Yesterday, I was catching up on some of my regular tech video podcasts. One of the shows I like to watch is Triangulation on Leo Laporte’s TWiT network. On this show, Leo Laporte interviews people who have been influential in technology, or who are currently doing interesting things in technology. On Episode #175, which aired on November 10, 2014, Laporte interviewed Damon Wayans, Sr. Wayans is a stand-up comedian, movie and television actor, writer, and producer who has also become involved in developing audio and video applications for iOS and Android.

Wayans told Laporte that his interest in app development stemmed from his desire to give young creative artists tools that will enable them to take greater control of their creative work in the digital space.

The light came on for Wayans when he realized what was happening in this space in relation to content. About 18 minutes in, Wayans makes this interesting comment:

Creating content has become a sucker’s game. The money’s in the distribution, right? I went to my first conference, Digital Hollywood, and I heard a panel where this guy said, “Yeah, we’re going to monetize digital content donations.” And I said, “What? You’re looking at what I do as a donation…that you make money off of?!” So I said, I’ve got to switch up.

The scholarly “switch up”

Wayans isn’t thinking about open access. He wants artists to be able to monetize their digital creative content if they want. But they shouldn’t have to enrich the profits of content distributors while giving their stuff away for the needed exposure, and the (very) slim chance of stardom.
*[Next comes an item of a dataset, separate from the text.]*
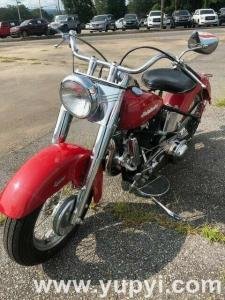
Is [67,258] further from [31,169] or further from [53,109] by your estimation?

The situation Wayans describes—especially the “donation” part (and hopefully not the “sucker” part)—struck me as paralleling the relationship as it still too commonly exists between scholars and publishers in the digital space.

Scholars, especially in the Humanities, are not so much interested in literally monetizing their research content. But they do need venues to gain exposure—if not for stardom, then at least for the reputation that accrues from making a genuine contribution to human knowledge. In order to gain this exposure, scholars effectively donate their creative content to publishers, who then stuff it behind paywalls for their own profit.

Commercial publishers quickly exploited the digital space to perpetuate the control they exercised in the print world, when arguably there were limited options for scholarly exposure. But options are no longer limited. In the digital space scholars have the means and the tools to bring the products of their research directly to their audiences. It takes just a bit of an entrepreneurial spirit. Let’s call it the scholarly “switch up.”

Posted in "The Hat Tip", Commercial Publishing, Economics & Business Models, Intellectual Property & Copyright, Open Access, Publishing Technology
2 comments on “Damon Wayans, Sr.: My creative work a “donation” to digital content distributors?!
  1. A couple of cautions here. First, while the academic journal publishing industry is rapacious in the extreme, monograph publishing is a different animal. While perhaps simplistic, the basic way academic book prices are set is to estimate total sales (often 500 or fewer) along with costs and profit margin. The price is a function of these factors. While the profit margin may be higher than it should be, there are real costs to editing and publishing an academic book. Any OA solution is going to have to factor in costs, even if there is no profit margin.

    Second, whether article or monograph, there needs to be a vehicle for peer review, and scholars will want to know that their work will be recognized by other scholars. Bringing your academic work directly to your audience may result in a challenge from that audience that the work has not been sufficiently vetted to make it academically credible. The key to any scholar publishing straight to an audience is finding a means for editing and review.

    • Gary F. Daught says:

      Bill, these are important cautions. Academic content creation, distribution, and community engagement is not entirely analogous to the artistic/entertainment situation described by Wayans in this post. But what jumped out at me as remarkably parallel was how content is viewed differently by content creators (whether artists or scholars) and content distributors (whether media companies or academic publishers). The artist creates to inspire or entertain. The scholar creates to build human knowledge. The commercial content distributor may provide a useful service (access, exposure, validation, etc.), but it fundamentally views the created products of artists and scholars as means to a business end.

      The difference is not a value judgment, though I believe there are value implications in the difference. In saying that scholars now have options in the digital space is not meant to suggest that there aren’t still costs associated with content distribution, or that they could use these options to by-pass review of their peers. Rather, these options enable more direct engagement with their communities on the basis of the created content itself, not the (prior) need/desire to extract a profit.